Dataset excerpts:
++++++++++++++++++++
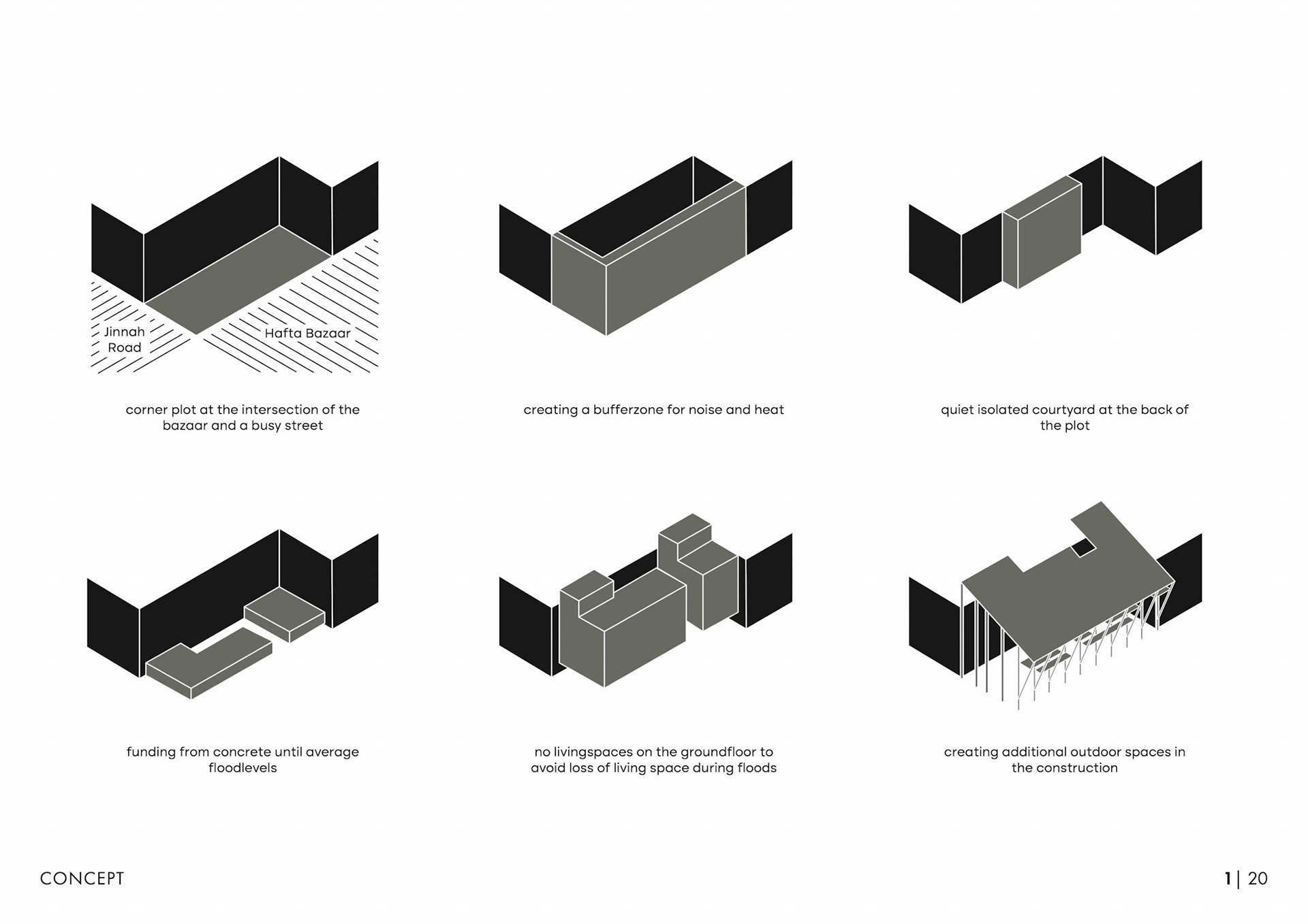 Jinnah Road

Hafta Bazaar

corner plot at the intersection of the bazaar and a busy street

creating a bufferzone for noise and heat

quiet isolated courtyard at the back of the plot

funding from concrete until average floodlevels

no livingspaces on the groundfloor to avoid loss of living space during floods

creating additional outdoor spaces in the construction

CONCEPT

1 | 20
++++++++++++++++++++
(What is being asked): Could you copy all of the entries above exactly, without the pictures?

(Response for this exercise):
 Jinnah Road

Hafta Bazaar

corner plot at the intersection of the bazaar and a busy street

creating a bufferzone for noise and heat

quiet isolated courtyard at the back of the plot

funding from concrete until average floodlevels

no livingspaces on the groundfloor to avoid loss of living space during floods

creating additional outdoor spaces in the construction

CONCEPT

1 | 20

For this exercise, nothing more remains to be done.